Putting it all together

docs = read_documents("bbc-news-data.csv")
leaf_doc_store, parent_doc_store = indexing(docs)
pipeline = querying_pipeline(leaf_doc_store, parent_doc_store, threshold=0.6)

So, now can run each function individually and have a querying pipeline that uses the AutoMergingRetriever. We can then use the pipeline to query the document store for articles related to cybersecurity, and let’s also make use of the pipeline parameter include_outputs_from to also get the outputs from the BM25Retriever component.

result = pipeline.run(data={'query': 'phishing attacks spoof websites spam e-mails spyware'},  include_outputs_from={'BM25Retriever'})

The result will have two keys, one for each retriever component: AutoMergingRetriever, BM25Retriever.

Let’s see how many documents were retrieved by each component.


In [17]: len(result['AutoMergingRetriever']['documents'])
Out[17]: 7

In [18]: len(result['BM25Retriever']['documents'])
Out[18]: 10

As we can see, the AutoMergingRetriever retrieved 7 documents, while the BM25Retriever retrieved 10 documents. This is because the AutoMergingRetriever returned parent documents instead of individual leaf documents.
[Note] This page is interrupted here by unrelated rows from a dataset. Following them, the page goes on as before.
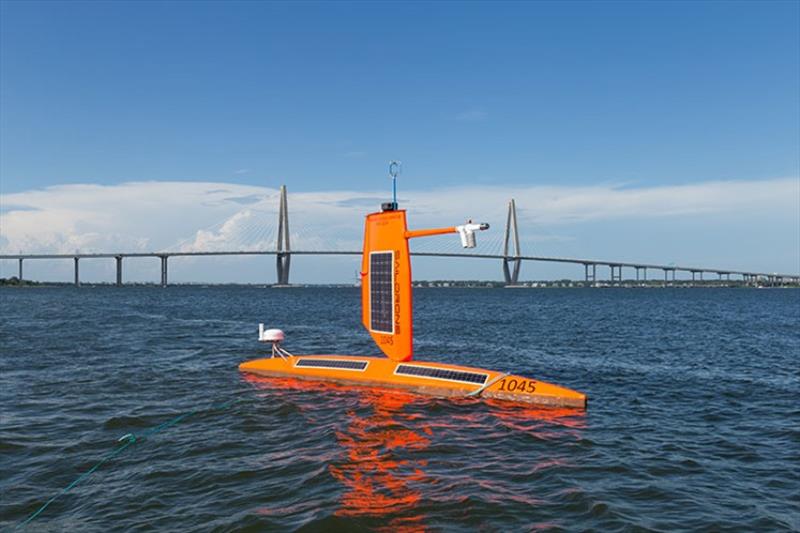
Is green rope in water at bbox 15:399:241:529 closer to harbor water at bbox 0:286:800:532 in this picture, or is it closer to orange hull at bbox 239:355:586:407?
harbor water at bbox 0:286:800:532

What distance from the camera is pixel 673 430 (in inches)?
582

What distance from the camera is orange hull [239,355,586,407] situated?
55.0 feet

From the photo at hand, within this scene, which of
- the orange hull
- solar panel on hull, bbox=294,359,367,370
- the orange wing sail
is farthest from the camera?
solar panel on hull, bbox=294,359,367,370

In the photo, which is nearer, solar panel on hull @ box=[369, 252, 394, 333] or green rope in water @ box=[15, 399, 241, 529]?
green rope in water @ box=[15, 399, 241, 529]

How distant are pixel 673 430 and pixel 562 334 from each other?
2653 centimetres

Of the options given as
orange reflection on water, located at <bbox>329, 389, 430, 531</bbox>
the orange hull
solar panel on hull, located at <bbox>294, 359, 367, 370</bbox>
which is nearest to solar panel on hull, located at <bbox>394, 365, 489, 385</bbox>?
the orange hull

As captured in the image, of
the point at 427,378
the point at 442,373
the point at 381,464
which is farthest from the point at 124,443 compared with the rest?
the point at 442,373

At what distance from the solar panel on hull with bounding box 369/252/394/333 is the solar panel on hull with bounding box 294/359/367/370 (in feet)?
4.50

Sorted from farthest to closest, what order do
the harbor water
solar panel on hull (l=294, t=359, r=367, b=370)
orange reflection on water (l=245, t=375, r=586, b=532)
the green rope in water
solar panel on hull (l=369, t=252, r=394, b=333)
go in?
solar panel on hull (l=294, t=359, r=367, b=370), solar panel on hull (l=369, t=252, r=394, b=333), orange reflection on water (l=245, t=375, r=586, b=532), the green rope in water, the harbor water

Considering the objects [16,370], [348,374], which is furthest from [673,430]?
[16,370]

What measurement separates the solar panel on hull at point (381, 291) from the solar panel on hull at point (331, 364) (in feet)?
4.50

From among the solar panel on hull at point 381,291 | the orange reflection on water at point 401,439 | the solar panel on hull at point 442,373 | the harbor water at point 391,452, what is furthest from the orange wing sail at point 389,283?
the harbor water at point 391,452

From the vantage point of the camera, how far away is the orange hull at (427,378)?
1677cm

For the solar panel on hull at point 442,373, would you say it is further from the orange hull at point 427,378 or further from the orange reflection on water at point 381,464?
the orange reflection on water at point 381,464
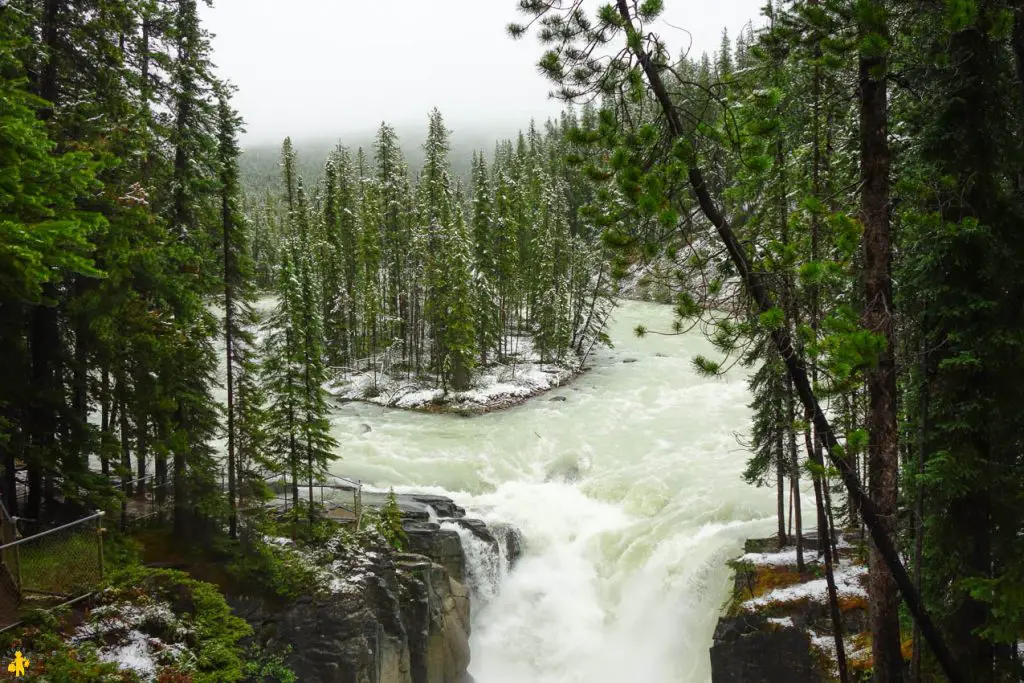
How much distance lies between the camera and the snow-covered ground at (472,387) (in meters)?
40.4

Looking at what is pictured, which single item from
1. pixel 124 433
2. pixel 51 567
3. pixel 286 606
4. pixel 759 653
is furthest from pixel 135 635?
pixel 759 653

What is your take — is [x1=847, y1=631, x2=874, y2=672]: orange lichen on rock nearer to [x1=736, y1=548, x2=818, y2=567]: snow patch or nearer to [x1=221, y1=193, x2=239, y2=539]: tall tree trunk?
[x1=736, y1=548, x2=818, y2=567]: snow patch

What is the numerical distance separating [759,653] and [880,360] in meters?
12.0

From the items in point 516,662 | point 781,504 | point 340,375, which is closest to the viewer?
point 781,504

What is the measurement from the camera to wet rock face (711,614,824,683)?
14727 mm

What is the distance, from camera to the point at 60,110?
521 inches

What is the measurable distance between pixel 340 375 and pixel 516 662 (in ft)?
100

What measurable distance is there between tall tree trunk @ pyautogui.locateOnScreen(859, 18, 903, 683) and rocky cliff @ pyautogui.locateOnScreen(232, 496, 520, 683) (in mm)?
12899

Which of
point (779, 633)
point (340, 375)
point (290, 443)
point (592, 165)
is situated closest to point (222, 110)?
point (290, 443)

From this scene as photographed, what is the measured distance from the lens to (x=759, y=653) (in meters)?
15.4

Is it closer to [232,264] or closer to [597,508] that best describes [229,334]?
[232,264]

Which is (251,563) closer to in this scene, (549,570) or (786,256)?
(549,570)

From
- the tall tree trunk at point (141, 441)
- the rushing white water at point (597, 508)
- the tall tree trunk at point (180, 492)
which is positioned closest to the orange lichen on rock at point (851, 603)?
the rushing white water at point (597, 508)

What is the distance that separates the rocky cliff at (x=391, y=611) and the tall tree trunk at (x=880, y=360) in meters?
12.9
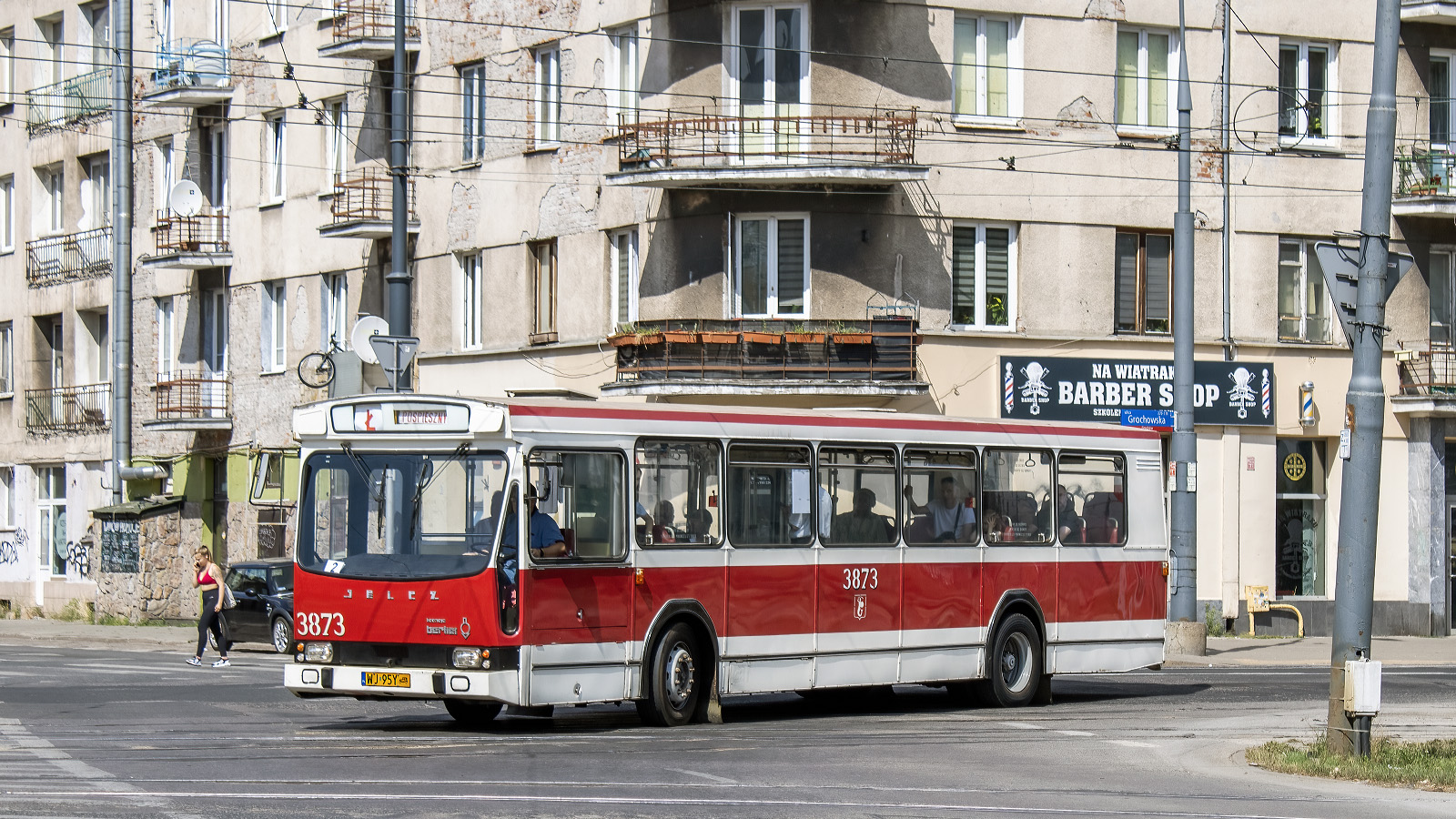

Let’s compare the titles of the documents retrieved by the BM25Retriever and the AutoMergingRetriever.

doc_titles = sorted([d.meta['title'] for d in result['BM25Retriever']['documents']])
In [14]: doc_titles
Out[14]:
['Bad e-mail habits sustains spam',
 'Bad e-mail habits sustains spam',
 'Cyber crime booms in 2004',
 'Cyber criminals step up the pace',
 'Cyber criminals step up the pace',
 'Junk e-mails on relentless rise',
 'More women turn to net security',
 'Security scares spark browser fix',
 'Spam e-mails tempt net shoppers',
 'Spam e-mails tempt net shoppers']

In [15]: doc_titles = sorted([d.meta['title'] for d in result['AutoMergingRetriever']['documents']])
In [16]: doc_titles
Out[16]:
['Bad e-mail habits sustains spam',
 'Cyber crime booms in 2004',
 'Cyber criminals step up the pace',
 'Junk e-mails on relentless rise',
 'More women turn to net security',
 'Security scares spark browser fix',
 'Spam e-mails tempt net shoppers']

Instead of returning individual leaf documents, the AutoMergingRetriever returned parent document for the articles:

“Bad e-mail habits sustains spam”,
“Cyber criminals step up the pace”,
“Spam e-mails tempt net shoppers”;

since at least 60% of the leaf documents of each of those documents matched the query.

Conclusion

In this tutorial we saw how the AutoMergingRetriever works. One important aspect of the AutoMergingRetriever implementation in Haystack is that it requires the documents to be split using the HierarchicalDocumentSplitter. Another aspect to notice as we saw, is that the AutoMergingRetriever should be used in conjunction with other base Retrievers allowing for a more flexible retrieval system.